# Insert Holders For Lathe



## bss1 (Jan 9, 2017)

I purchased a tool holder kit from QMT with my lathe to get me started with carbide inserts.  I used HSS on my previous machine.  The kit came with right and left hand turning and  facing holders, a threading holder, a 3/8" boring bar, and a 5/8" boring bar along with some gold and silver CCMT inserts.  So far the kit has served me well except for the gold inserts which I have not found anything they seem to work well on.  The tools seem to be of pretty good quality.  I have some additional ccmt inserts on order and would like to have some more tool holders so I don't have to switch out inserts and keep track of which corner has been used. 

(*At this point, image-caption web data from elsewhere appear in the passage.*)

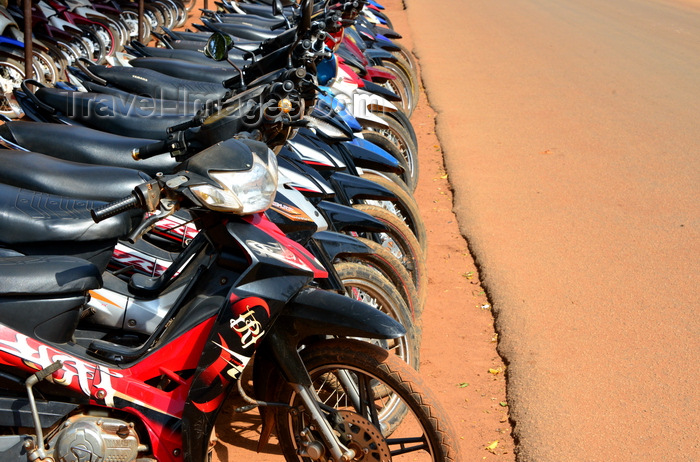 burkina-faso32: Ouagadougou, Burkina Faso: parked motorbikes and asphalt covered in red dust - photo by M.Torres - (c) Travel-Images.com - Stock Photography agency - Image Bank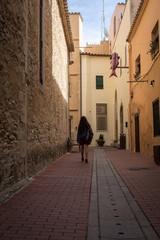 Tourist woman walking on street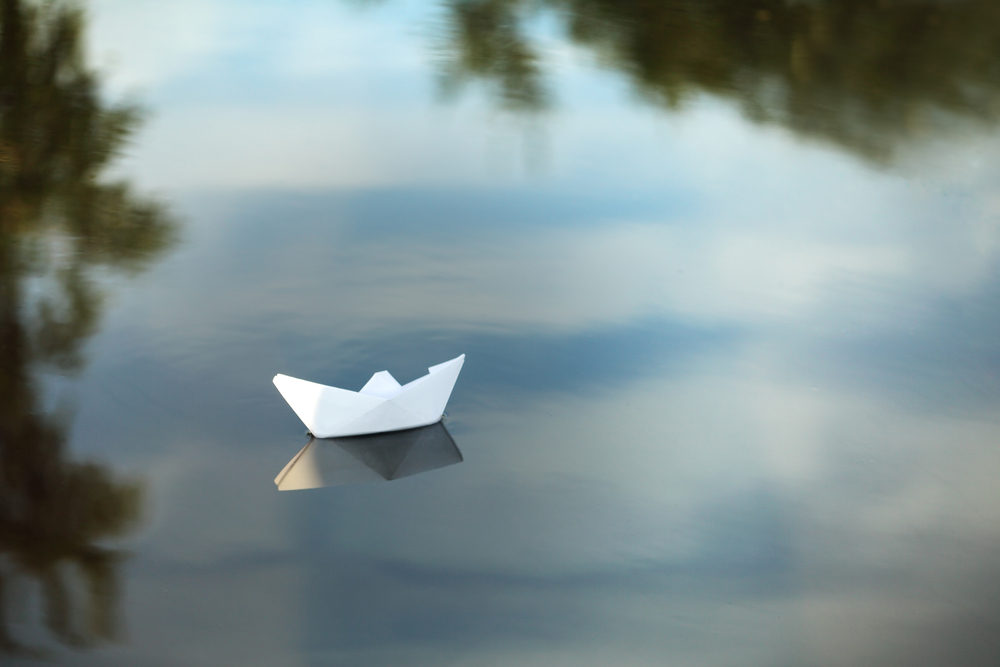 Papierschiff auf Fluss als Sinnbild für Rechnungsfluss und Rechnungen digitalisieren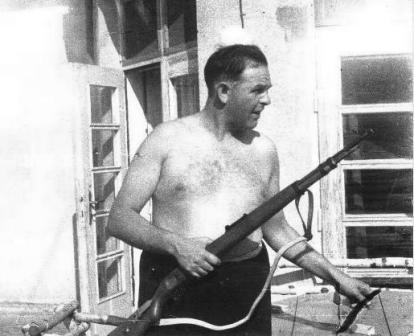 Amon Goeth standing on the patio of his house, holding a rifle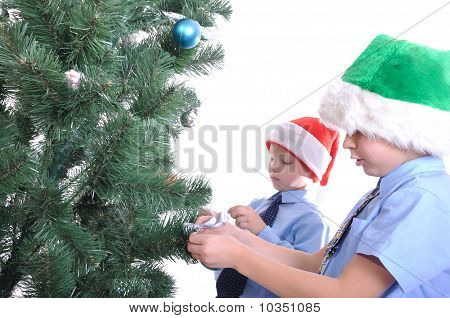 Boys Decorating A Christmas Tree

These holders were not that expensive and seem to be adequate.  I am half tempted to order another set.  Does anyone have any recommendations for more tool holders that would merit consideration?

Thanks for your help.

Brad


----------



## Dan_S (Jan 9, 2017)

The glanze tool set from grizzly. I have 2 of these sets, and they are very good for price. The boring bare is so so because it's only 3/8" and hit has a coolant hole, so it's not very rigid.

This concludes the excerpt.